InformationGeometry.jl

Build StatusBuild StatusCodecovCoveralls

This package offers a set of basic tools to compute quantities of interest in information geometry and statistical analysis. Among these are (log-)likelihoods, Fisher Metrics, Kullback-Leibler divergences, Geodesics, Riemann and Ricci curvature tensors and so on. In particular, this package allows the user to efficiently compute the exact boundary of confidence intervals of a non-linear statistical model given a dataset.
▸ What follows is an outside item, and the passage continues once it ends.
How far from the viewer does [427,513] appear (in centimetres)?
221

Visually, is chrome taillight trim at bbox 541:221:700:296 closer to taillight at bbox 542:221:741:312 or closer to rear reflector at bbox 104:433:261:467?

An explanation of how these methods work can be found in my Master's Thesis.

DataModels

The DataSet and DataModel types represent containers to store datasets and models and conveniently pass them to functions. Some elementary examples:

DS = DataSet([1,2,3.],[4,5,6.5],[0.5,0.45,0.6])
model(x,p) = p[1] .* x .+ p[2]
DM = DataModel(DS,model)
loglikelihood(DM::DataModel,p::Vector)
MLE = FindMLE(DM)

Calculating Kullback-Leibler divergences

Using the distribution types defined in Distributions.jl, this package implements a variety of schemes for the numerical evaluation of the Kullback-Leibler divergence between distributions over a specified domain:

  • For univariate distributions, the integral is rephrased in the form of an ordinary differential equation and solved with the sophisticated solvers provided by DifferentialEquations.jl.
  • For multivariate distributions, Monte Carlo simulation is used to estimate the integral.
  • In many cases where closed-form expressions for the Kullback-Leibler are known. These include: Normal, Cauchy, Exponential, Weibull, Gamma

Examples of use:

KullbackLeibler(Cauchy(1.,2.4),Normal(-4,0.5),HyperCube([-100,100]),Carlo=false,tol=1e-12)
KullbackLeibler(MvNormal([0,2.5],diagm([1,4.])),MvTDist(1,[3,2],diagm([2.,3.])),HyperCube([[-50,50],[-50,50]]),N=Int(1e8))

Future Plans for this package

InformationGeometry.jl is a loose collection of code which I wrote especially to perform calculations in the specific context of my Master's Thesis. As such, it was not originally written as a module but instead mostly optimized to fit my personal needs. Now that my thesis is finished, I plan on revising the internals of this package to improve performance and significantly extend its functionality. In addition, I will do my best to provide detailed documentation and examples of how to use this package over the coming weeks.

Todo:

  • Fisher Metrics: Allow for non-normal error distributions by interpolating and deriving the Kullback-Leibler divergence over a domain
  • Parallelism: Improve support for parallel computations of geodesics, curvature tensors and so on
  • Divergences: Discrete distributions, more user control over parallelization for Monte Carlo, Importance Sampling
  • Plotting: Improve capabilities for high-dimensional models
  • Documentation: More docstrings, show concrete examples / write guide
  • Interface: Standardize the user-facing keyword arguments
  • Benchmarks: Provide benchmarks for how InformationGeometry.jl compares to conventional inference methods
  • Optimisation: Use IntervalArithmetic